I agree though: biggest reason is probably the C API. Lua's is so simple to embed and to integrate with your code-base compared to Python. The language is also optimized for "quick compiling", and it's also very lightweight.
These days, however, one might argue that you gain so much from embedding either Python or JavaScript, it might be worth the extra pain on the C/C++ side.
Derbasti
I've done both. Let me tell you, embedding Lua into a C program is magnitudes easier than embedding Python.
The main reason is the endless fragility of Python's garbage collector. To be clear, the API is trying to be as helpful as possible, but it's still a whole bunch of complexity that's easy to mess up. Incidentally, this discussion is left out in the linked article, which makes it less than useless. In my experience with many a third party C/Py interface, data leaks are incredibly common in such code.
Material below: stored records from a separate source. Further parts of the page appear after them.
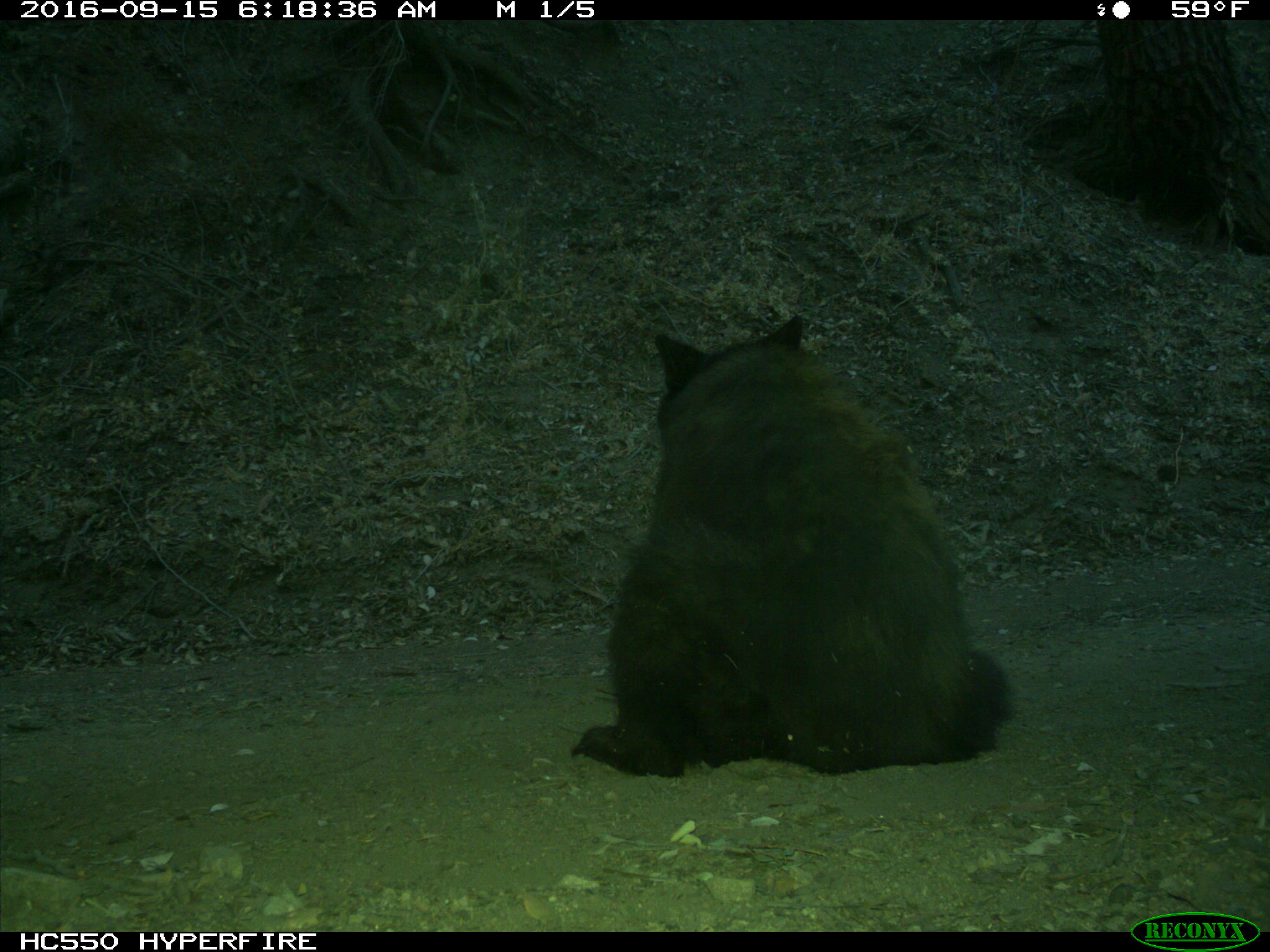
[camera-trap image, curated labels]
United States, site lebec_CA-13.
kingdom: Animalia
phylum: Chordata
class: Mammalia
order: Carnivora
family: Ursidae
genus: Ursus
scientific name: Ursus americanus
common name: american black bear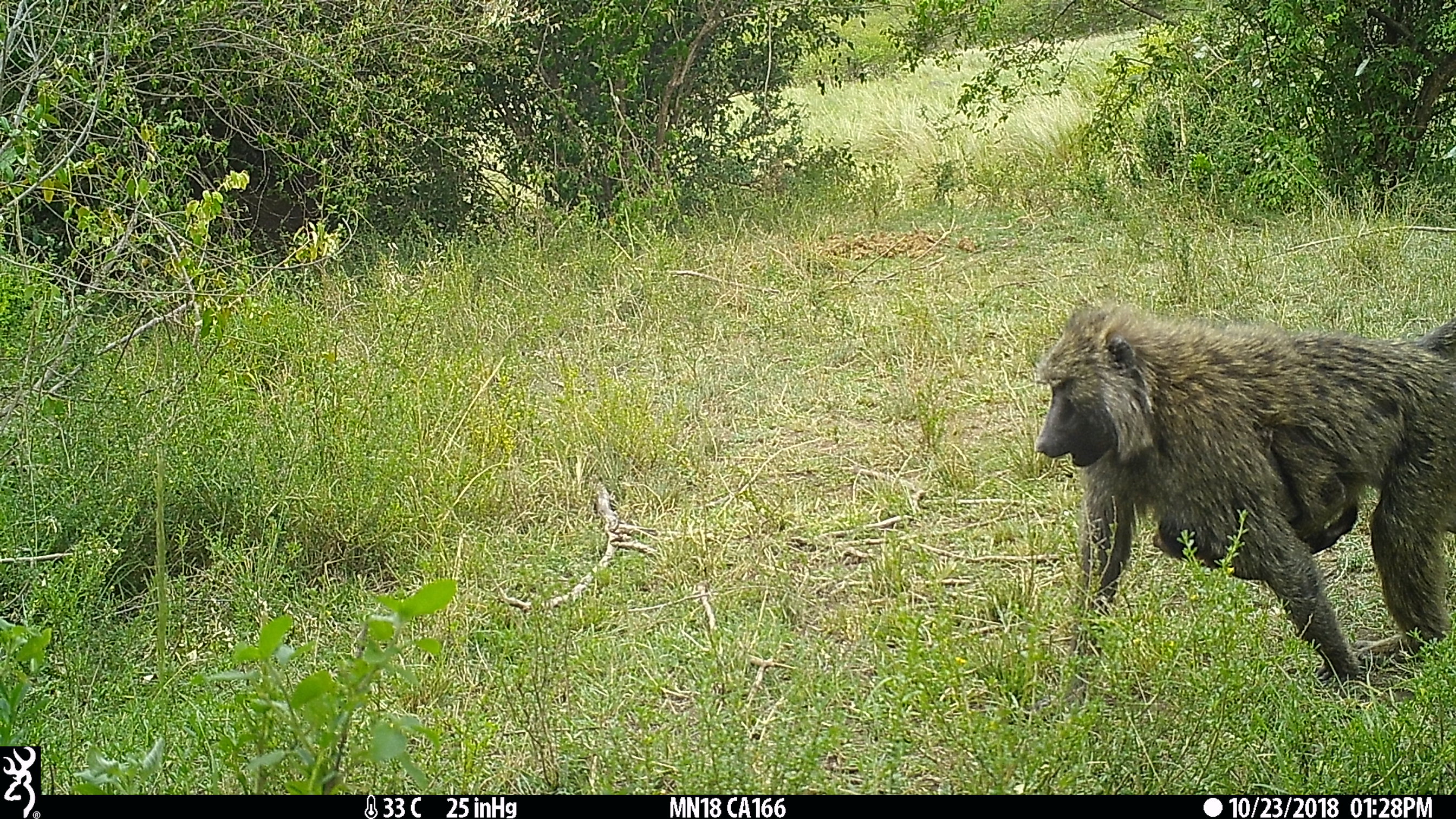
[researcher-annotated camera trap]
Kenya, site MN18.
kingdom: Animalia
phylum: Chordata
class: Mammalia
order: Primates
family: Cercopithecidae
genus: Papio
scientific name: Papio anubis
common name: olive baboon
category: baboon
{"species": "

Lua of course also has a garbage collector, but it essentially only knows two types of values: POD, and tables, with only the latter needing much consideration. The interaction model is based on a stack-based virtual machine, which is more complex than Python's full-function abstraction, but conveniently hides most of the garbage collector complexity. So long as you're just reshuffling things on the stack (i.e. most of the time), you don't need to worry about the garbage collector at all.
bandoti
Lua is much lighter but the key is that it’s probably one of the easiest things to integrate (just copy the sources/includes and add them to build it’ll work)—like a “header only” kind of vibe.
But, you can strip down a minimal Python build and statically compile it without too much difficulty.
I tend to prefer Tcl because it has what I feel the perfect amount of functionality by default with a relatively small size. Tcl also has the better C APIs of the bunch if you’re working more in C.
Lua is very “pushy” and “poppy” due to its stack-based approach, but that can be fun too if you enjoy programming RPN calculators haha :)
spacechild1
People already mentioned that Lua is very lightweight and easy to integrate. It's also significantly faster than Python. (I'm not even talking about LuaJIT.)
Another big reason: the Lua interpreter does not have any global variables (and therefore also no GIL) so you can have multiple interpreters that are completely independent from each other.
90s_dev
Network effect.
My visualization library [1] is written in C and exposes a visualization API in C. It is packaged as a Python wheel using auto-generated ctypes bindings, which includes the shared library (so, dylib, or dll) and a few dependencies. This setup works very well, with no need to compile against each Python version. I only need to build it for the supported platforms, which is handled automatically by GitHub Actions. The library is designed to minimize the number of C calls, making the ctypes overhead negligible in practice.